Matuschka und Losing sind dann aber noch weiter gegangen, haben das lustvolle Wandern auf dem künstlerischen Grat der Unterwanderung noch fortgesetzt. In Schwäbisch-Hall und direkt an der Kunsthalle haben sie Plakate über Invasion geklebt, einen eigenen Ausstellungskatalog auf den Sitzbänken ausgelegt, Postkarten von fünf Motiven im Kartenständer des Museumshops verteilt. Aufgehalten wurden sie nie. Am 7. Mai, vier Tage vor Ende von „Menagerie“, wollten sie eigentlich das zwölfte Exponat platzieren.

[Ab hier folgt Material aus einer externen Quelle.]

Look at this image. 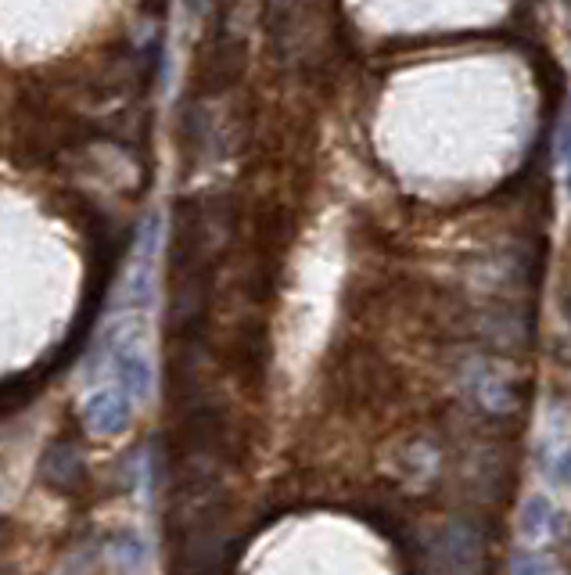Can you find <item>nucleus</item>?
I'll return each mask as SVG.
<instances>
[{"label":"nucleus","instance_id":"11","mask_svg":"<svg viewBox=\"0 0 571 575\" xmlns=\"http://www.w3.org/2000/svg\"><path fill=\"white\" fill-rule=\"evenodd\" d=\"M564 313H568V321H571V288L564 291Z\"/></svg>","mask_w":571,"mask_h":575},{"label":"nucleus","instance_id":"10","mask_svg":"<svg viewBox=\"0 0 571 575\" xmlns=\"http://www.w3.org/2000/svg\"><path fill=\"white\" fill-rule=\"evenodd\" d=\"M550 479L561 486V489H571V443L561 450V454L554 457V464H550Z\"/></svg>","mask_w":571,"mask_h":575},{"label":"nucleus","instance_id":"4","mask_svg":"<svg viewBox=\"0 0 571 575\" xmlns=\"http://www.w3.org/2000/svg\"><path fill=\"white\" fill-rule=\"evenodd\" d=\"M155 249H158V216L147 219L141 249L133 255V271L127 280V310H147L155 291Z\"/></svg>","mask_w":571,"mask_h":575},{"label":"nucleus","instance_id":"6","mask_svg":"<svg viewBox=\"0 0 571 575\" xmlns=\"http://www.w3.org/2000/svg\"><path fill=\"white\" fill-rule=\"evenodd\" d=\"M44 482H51L55 489H72L80 482V457L76 450L66 443H55L44 457Z\"/></svg>","mask_w":571,"mask_h":575},{"label":"nucleus","instance_id":"2","mask_svg":"<svg viewBox=\"0 0 571 575\" xmlns=\"http://www.w3.org/2000/svg\"><path fill=\"white\" fill-rule=\"evenodd\" d=\"M80 414H83V424H86V432L91 435H97V439L122 435L133 421V399L122 393L119 385L94 388V393L83 399Z\"/></svg>","mask_w":571,"mask_h":575},{"label":"nucleus","instance_id":"1","mask_svg":"<svg viewBox=\"0 0 571 575\" xmlns=\"http://www.w3.org/2000/svg\"><path fill=\"white\" fill-rule=\"evenodd\" d=\"M130 324L133 321H127V324L119 321L116 332L105 335V349L111 357V371H116L119 388L136 403L152 393L155 374H152V360H147V352L141 349V332H133Z\"/></svg>","mask_w":571,"mask_h":575},{"label":"nucleus","instance_id":"9","mask_svg":"<svg viewBox=\"0 0 571 575\" xmlns=\"http://www.w3.org/2000/svg\"><path fill=\"white\" fill-rule=\"evenodd\" d=\"M557 166L564 169L568 188H571V108L564 112L561 127H557Z\"/></svg>","mask_w":571,"mask_h":575},{"label":"nucleus","instance_id":"7","mask_svg":"<svg viewBox=\"0 0 571 575\" xmlns=\"http://www.w3.org/2000/svg\"><path fill=\"white\" fill-rule=\"evenodd\" d=\"M511 575H557V565L546 550L528 547V550H518L511 558Z\"/></svg>","mask_w":571,"mask_h":575},{"label":"nucleus","instance_id":"5","mask_svg":"<svg viewBox=\"0 0 571 575\" xmlns=\"http://www.w3.org/2000/svg\"><path fill=\"white\" fill-rule=\"evenodd\" d=\"M561 532V511L546 493L528 496L518 511V536L525 543H543Z\"/></svg>","mask_w":571,"mask_h":575},{"label":"nucleus","instance_id":"3","mask_svg":"<svg viewBox=\"0 0 571 575\" xmlns=\"http://www.w3.org/2000/svg\"><path fill=\"white\" fill-rule=\"evenodd\" d=\"M467 388L486 414H511L518 407V382L496 363H475L467 374Z\"/></svg>","mask_w":571,"mask_h":575},{"label":"nucleus","instance_id":"8","mask_svg":"<svg viewBox=\"0 0 571 575\" xmlns=\"http://www.w3.org/2000/svg\"><path fill=\"white\" fill-rule=\"evenodd\" d=\"M144 540L136 532H119L116 536V561L122 568H141L144 565Z\"/></svg>","mask_w":571,"mask_h":575}]
</instances>
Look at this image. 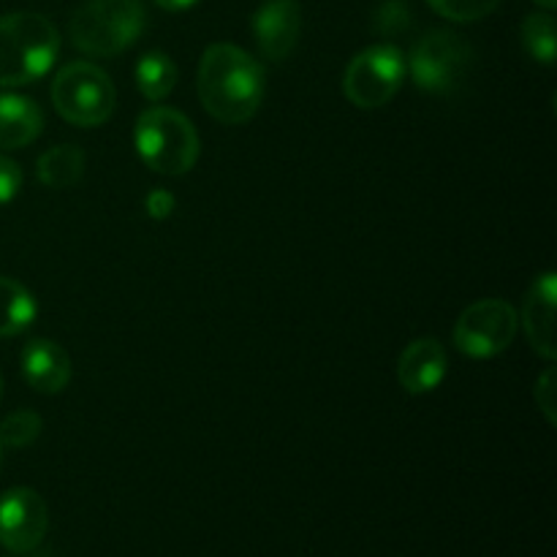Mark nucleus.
<instances>
[{
	"mask_svg": "<svg viewBox=\"0 0 557 557\" xmlns=\"http://www.w3.org/2000/svg\"><path fill=\"white\" fill-rule=\"evenodd\" d=\"M201 107L223 125H243L259 112L267 79L259 60L234 44H212L199 63Z\"/></svg>",
	"mask_w": 557,
	"mask_h": 557,
	"instance_id": "nucleus-1",
	"label": "nucleus"
},
{
	"mask_svg": "<svg viewBox=\"0 0 557 557\" xmlns=\"http://www.w3.org/2000/svg\"><path fill=\"white\" fill-rule=\"evenodd\" d=\"M60 52L58 27L44 14L16 11L0 16V87L41 79Z\"/></svg>",
	"mask_w": 557,
	"mask_h": 557,
	"instance_id": "nucleus-2",
	"label": "nucleus"
},
{
	"mask_svg": "<svg viewBox=\"0 0 557 557\" xmlns=\"http://www.w3.org/2000/svg\"><path fill=\"white\" fill-rule=\"evenodd\" d=\"M145 25L141 0H85L71 14L69 36L90 58H114L139 41Z\"/></svg>",
	"mask_w": 557,
	"mask_h": 557,
	"instance_id": "nucleus-3",
	"label": "nucleus"
},
{
	"mask_svg": "<svg viewBox=\"0 0 557 557\" xmlns=\"http://www.w3.org/2000/svg\"><path fill=\"white\" fill-rule=\"evenodd\" d=\"M136 152L158 174L180 177L190 172L199 158V134L183 112L152 107L136 120Z\"/></svg>",
	"mask_w": 557,
	"mask_h": 557,
	"instance_id": "nucleus-4",
	"label": "nucleus"
},
{
	"mask_svg": "<svg viewBox=\"0 0 557 557\" xmlns=\"http://www.w3.org/2000/svg\"><path fill=\"white\" fill-rule=\"evenodd\" d=\"M52 103L65 123L96 128L112 117L117 92L101 65L76 60L63 65L52 79Z\"/></svg>",
	"mask_w": 557,
	"mask_h": 557,
	"instance_id": "nucleus-5",
	"label": "nucleus"
},
{
	"mask_svg": "<svg viewBox=\"0 0 557 557\" xmlns=\"http://www.w3.org/2000/svg\"><path fill=\"white\" fill-rule=\"evenodd\" d=\"M406 71L408 65L400 49L389 44H375L348 63L343 92L359 109L386 107L403 87Z\"/></svg>",
	"mask_w": 557,
	"mask_h": 557,
	"instance_id": "nucleus-6",
	"label": "nucleus"
},
{
	"mask_svg": "<svg viewBox=\"0 0 557 557\" xmlns=\"http://www.w3.org/2000/svg\"><path fill=\"white\" fill-rule=\"evenodd\" d=\"M471 54V47L462 36L451 30H433L419 38L406 65L411 69L419 90L446 96V92L457 90L460 82L466 79Z\"/></svg>",
	"mask_w": 557,
	"mask_h": 557,
	"instance_id": "nucleus-7",
	"label": "nucleus"
},
{
	"mask_svg": "<svg viewBox=\"0 0 557 557\" xmlns=\"http://www.w3.org/2000/svg\"><path fill=\"white\" fill-rule=\"evenodd\" d=\"M520 315L506 299H479L468 305L455 324L457 351L471 359H490L515 343Z\"/></svg>",
	"mask_w": 557,
	"mask_h": 557,
	"instance_id": "nucleus-8",
	"label": "nucleus"
},
{
	"mask_svg": "<svg viewBox=\"0 0 557 557\" xmlns=\"http://www.w3.org/2000/svg\"><path fill=\"white\" fill-rule=\"evenodd\" d=\"M49 511L41 495L30 487H14L0 495V544L9 553H33L44 542Z\"/></svg>",
	"mask_w": 557,
	"mask_h": 557,
	"instance_id": "nucleus-9",
	"label": "nucleus"
},
{
	"mask_svg": "<svg viewBox=\"0 0 557 557\" xmlns=\"http://www.w3.org/2000/svg\"><path fill=\"white\" fill-rule=\"evenodd\" d=\"M302 30V9L297 0H264L253 14V36L261 54L281 63L294 52Z\"/></svg>",
	"mask_w": 557,
	"mask_h": 557,
	"instance_id": "nucleus-10",
	"label": "nucleus"
},
{
	"mask_svg": "<svg viewBox=\"0 0 557 557\" xmlns=\"http://www.w3.org/2000/svg\"><path fill=\"white\" fill-rule=\"evenodd\" d=\"M446 373H449V359L435 337L413 341L397 362V381L408 395H428V392L438 389Z\"/></svg>",
	"mask_w": 557,
	"mask_h": 557,
	"instance_id": "nucleus-11",
	"label": "nucleus"
},
{
	"mask_svg": "<svg viewBox=\"0 0 557 557\" xmlns=\"http://www.w3.org/2000/svg\"><path fill=\"white\" fill-rule=\"evenodd\" d=\"M555 272H544L536 277L522 305V326H525L528 341L533 351L542 354L549 362L555 359Z\"/></svg>",
	"mask_w": 557,
	"mask_h": 557,
	"instance_id": "nucleus-12",
	"label": "nucleus"
},
{
	"mask_svg": "<svg viewBox=\"0 0 557 557\" xmlns=\"http://www.w3.org/2000/svg\"><path fill=\"white\" fill-rule=\"evenodd\" d=\"M22 375L41 395H58L71 381V359L63 346L36 337L22 351Z\"/></svg>",
	"mask_w": 557,
	"mask_h": 557,
	"instance_id": "nucleus-13",
	"label": "nucleus"
},
{
	"mask_svg": "<svg viewBox=\"0 0 557 557\" xmlns=\"http://www.w3.org/2000/svg\"><path fill=\"white\" fill-rule=\"evenodd\" d=\"M44 131V112L25 96L0 92V150H20Z\"/></svg>",
	"mask_w": 557,
	"mask_h": 557,
	"instance_id": "nucleus-14",
	"label": "nucleus"
},
{
	"mask_svg": "<svg viewBox=\"0 0 557 557\" xmlns=\"http://www.w3.org/2000/svg\"><path fill=\"white\" fill-rule=\"evenodd\" d=\"M36 313L38 308L33 294L22 283L0 275V337H14L25 332Z\"/></svg>",
	"mask_w": 557,
	"mask_h": 557,
	"instance_id": "nucleus-15",
	"label": "nucleus"
},
{
	"mask_svg": "<svg viewBox=\"0 0 557 557\" xmlns=\"http://www.w3.org/2000/svg\"><path fill=\"white\" fill-rule=\"evenodd\" d=\"M38 180H41L47 188L65 190L71 185H76L85 174V152L76 145H60L52 150L44 152L38 158Z\"/></svg>",
	"mask_w": 557,
	"mask_h": 557,
	"instance_id": "nucleus-16",
	"label": "nucleus"
},
{
	"mask_svg": "<svg viewBox=\"0 0 557 557\" xmlns=\"http://www.w3.org/2000/svg\"><path fill=\"white\" fill-rule=\"evenodd\" d=\"M136 85L147 101H163L172 96L174 85H177V65L169 54L147 52L136 65Z\"/></svg>",
	"mask_w": 557,
	"mask_h": 557,
	"instance_id": "nucleus-17",
	"label": "nucleus"
},
{
	"mask_svg": "<svg viewBox=\"0 0 557 557\" xmlns=\"http://www.w3.org/2000/svg\"><path fill=\"white\" fill-rule=\"evenodd\" d=\"M522 47L531 54L533 60L544 65L555 63L557 52V33H555V20L549 11L542 14H531L522 22Z\"/></svg>",
	"mask_w": 557,
	"mask_h": 557,
	"instance_id": "nucleus-18",
	"label": "nucleus"
},
{
	"mask_svg": "<svg viewBox=\"0 0 557 557\" xmlns=\"http://www.w3.org/2000/svg\"><path fill=\"white\" fill-rule=\"evenodd\" d=\"M41 417L33 411H14L0 422V444L9 449H25L41 435Z\"/></svg>",
	"mask_w": 557,
	"mask_h": 557,
	"instance_id": "nucleus-19",
	"label": "nucleus"
},
{
	"mask_svg": "<svg viewBox=\"0 0 557 557\" xmlns=\"http://www.w3.org/2000/svg\"><path fill=\"white\" fill-rule=\"evenodd\" d=\"M430 9L451 22H476L493 14L500 0H428Z\"/></svg>",
	"mask_w": 557,
	"mask_h": 557,
	"instance_id": "nucleus-20",
	"label": "nucleus"
},
{
	"mask_svg": "<svg viewBox=\"0 0 557 557\" xmlns=\"http://www.w3.org/2000/svg\"><path fill=\"white\" fill-rule=\"evenodd\" d=\"M533 397H536V406L542 408V413L547 417L549 424H557V373L555 368H547L542 373V379L536 381V389H533Z\"/></svg>",
	"mask_w": 557,
	"mask_h": 557,
	"instance_id": "nucleus-21",
	"label": "nucleus"
},
{
	"mask_svg": "<svg viewBox=\"0 0 557 557\" xmlns=\"http://www.w3.org/2000/svg\"><path fill=\"white\" fill-rule=\"evenodd\" d=\"M22 188V169L11 158L0 156V205H9Z\"/></svg>",
	"mask_w": 557,
	"mask_h": 557,
	"instance_id": "nucleus-22",
	"label": "nucleus"
},
{
	"mask_svg": "<svg viewBox=\"0 0 557 557\" xmlns=\"http://www.w3.org/2000/svg\"><path fill=\"white\" fill-rule=\"evenodd\" d=\"M152 3L161 5L163 11H188V9H194L199 0H152Z\"/></svg>",
	"mask_w": 557,
	"mask_h": 557,
	"instance_id": "nucleus-23",
	"label": "nucleus"
},
{
	"mask_svg": "<svg viewBox=\"0 0 557 557\" xmlns=\"http://www.w3.org/2000/svg\"><path fill=\"white\" fill-rule=\"evenodd\" d=\"M533 3H536V5H542L544 11H553L555 5H557V0H533Z\"/></svg>",
	"mask_w": 557,
	"mask_h": 557,
	"instance_id": "nucleus-24",
	"label": "nucleus"
},
{
	"mask_svg": "<svg viewBox=\"0 0 557 557\" xmlns=\"http://www.w3.org/2000/svg\"><path fill=\"white\" fill-rule=\"evenodd\" d=\"M0 395H3V381H0Z\"/></svg>",
	"mask_w": 557,
	"mask_h": 557,
	"instance_id": "nucleus-25",
	"label": "nucleus"
},
{
	"mask_svg": "<svg viewBox=\"0 0 557 557\" xmlns=\"http://www.w3.org/2000/svg\"><path fill=\"white\" fill-rule=\"evenodd\" d=\"M0 457H3V444H0Z\"/></svg>",
	"mask_w": 557,
	"mask_h": 557,
	"instance_id": "nucleus-26",
	"label": "nucleus"
}]
</instances>
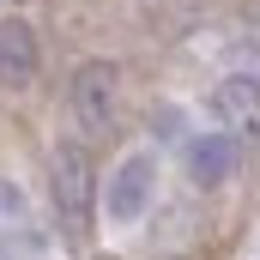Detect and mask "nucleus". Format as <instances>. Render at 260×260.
I'll use <instances>...</instances> for the list:
<instances>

Doch dann haben sie beobachtet, wie einer Restauratorin die überzähligen Bilder aufgefallen sind. Nach Ende der Ausstellung haben sie Kontakt zur Direktorin aufgenommen, die ihre Arbeiten zunächst in der Sammlung Würth behalten hat. Vergangene Woche haben sie ihre Bilder für ihre Ausstellung abgeholt.

Für Annarita Matuschka ist die Eröffnung an diesem Freitag nur ein kleines Intermezzo, denn sie wird in diesem Jahr noch dreimal in New York ausstellen - unter anderem bei der Affordable Art Fair NYC 2015. Eine Käfersammlung wird nicht dabei sein.